Hey there, time traveller!
This article was published 4/2/2014 (841 days ago), so information in it may no longer be current.
As a parent of two young children, I find that cartoon characters are a frequent topic at home.
This sometimes bridges over into work, and it was the seven dwarfs that came to mind while writing this article on work and health.
In many ways, Happy, Doc and the rest of the gang represent all the great things about work. They are employed in occupations they appear to enjoy and, based on their advanced age, have likely gained many of the benefits of having a positive work life.
The health benefits of work are numerous, and those of us who find an enjoyable and fulfilling career typically live happier, healthier lives. Unfortunately, not all work environments are as ideal as Doc’s. Given that many of us spend more of our waking hours at work than anywhere else, it is critical we understand the impacts work can have on health.
It is not news that some workplaces can be hazardous, but research is increasing our understanding of the diverse variety of workplace factors that affect health. The Whitehall series of studies is one well-known example of this type of research, demonstrating how workplace environments affect a wide range of health issues — from mental health to heart disease.
Increasingly, both employers and employees are recognizing the importance of workplace environments that promote health.
The Manitoba Chambers of Commerce is a local champion in responding to these challenges. Recent work by the Chambers includes the report Shaping Manitoba’s Future: Our Healthcare, which identifies that "... a healthier population means a more productive workforce..." and "...our aim is to rally Manitobans to make Manitoba the healthiest province in Canada."
To help make this vision a reality, the Chambers is supporting a campaign initiated by the provincial government to promote healthier workplaces.
Wellness Works encourages employers and employees to work together in areas such as tobacco cessation, physical activity and mental health. The kick-off for Wellness Works was held recently at the Winnipeg headquarters of National Leasing, which has made significant investments in creating a workplace environment that promotes healthier employees. You can see some of these efforts, and the positive effects they are having, in the Our Story video on the National Leasing website.
The last 100 to 200 years have seen incredible improvements in population health, and one of the main reasons for this is safer workplaces. As the type of work we do has evolved significantly over the past 200 years, the challenge going forward is to better understand the ways in which our modern workplaces positively and negatively impact health, and steps we can take to make workplaces as health-promoting as possible.
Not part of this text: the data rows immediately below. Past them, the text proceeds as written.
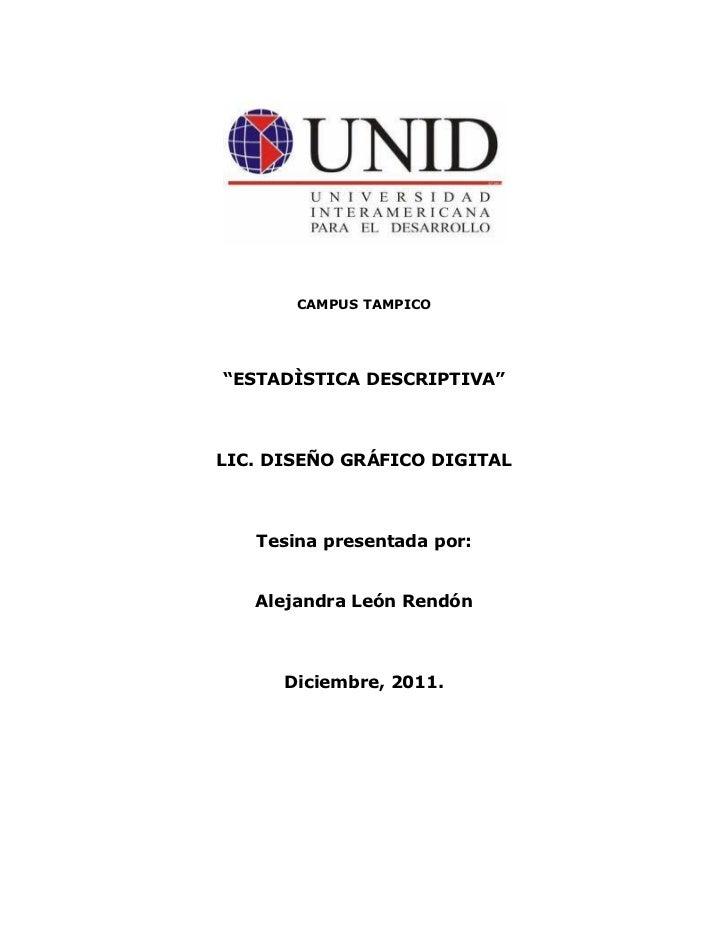 """CAMPUS TAMPICO""""ESTADÌSTICA DESCRIPTIVA""""LIC. DISEÑO GRÁFICO DIGITAL   Tesina presentada por:   Alejandra León Rendón      D..."""
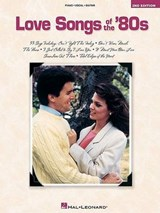 Love Songs of the 80s | Hal Leonard Publishing Corporation |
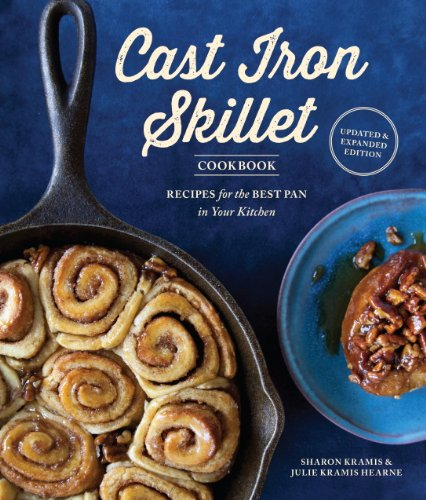 The Cast Iron Skillet Cookbook, 2nd Edition: Recipes for the Best Pan in Your -
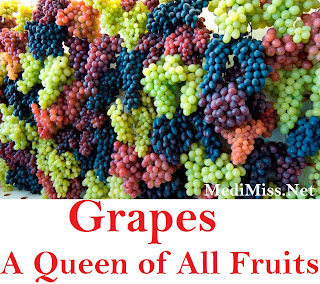 Grapes - A Queen of All Fruits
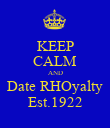 KEEP CALM AND Date RHOyalty Est.1922 - Personalised Poster large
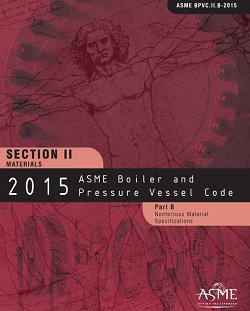 ASME BPVC-IIB-2015 2015 ASME Boiler and Pressure Vessel Code, Section II: Materials - Part B: Nonferrous Material Specifications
The benefits at an individual level, at the corporate level and for the economy overall are enormous.
We should all ask: What factors in our workplace make it easier or more difficult to become healthier? This question can and should stimulate us to "work" towards solutions. The more employers and employees can look at ways to modify their workplace environments to replicate the sense of job satisfaction and productivity that Doc and the gang demonstrated, the better our collective health can be.
Dr. Michael Routledge is Manitoba’s Chief Provincial Public Health Officer.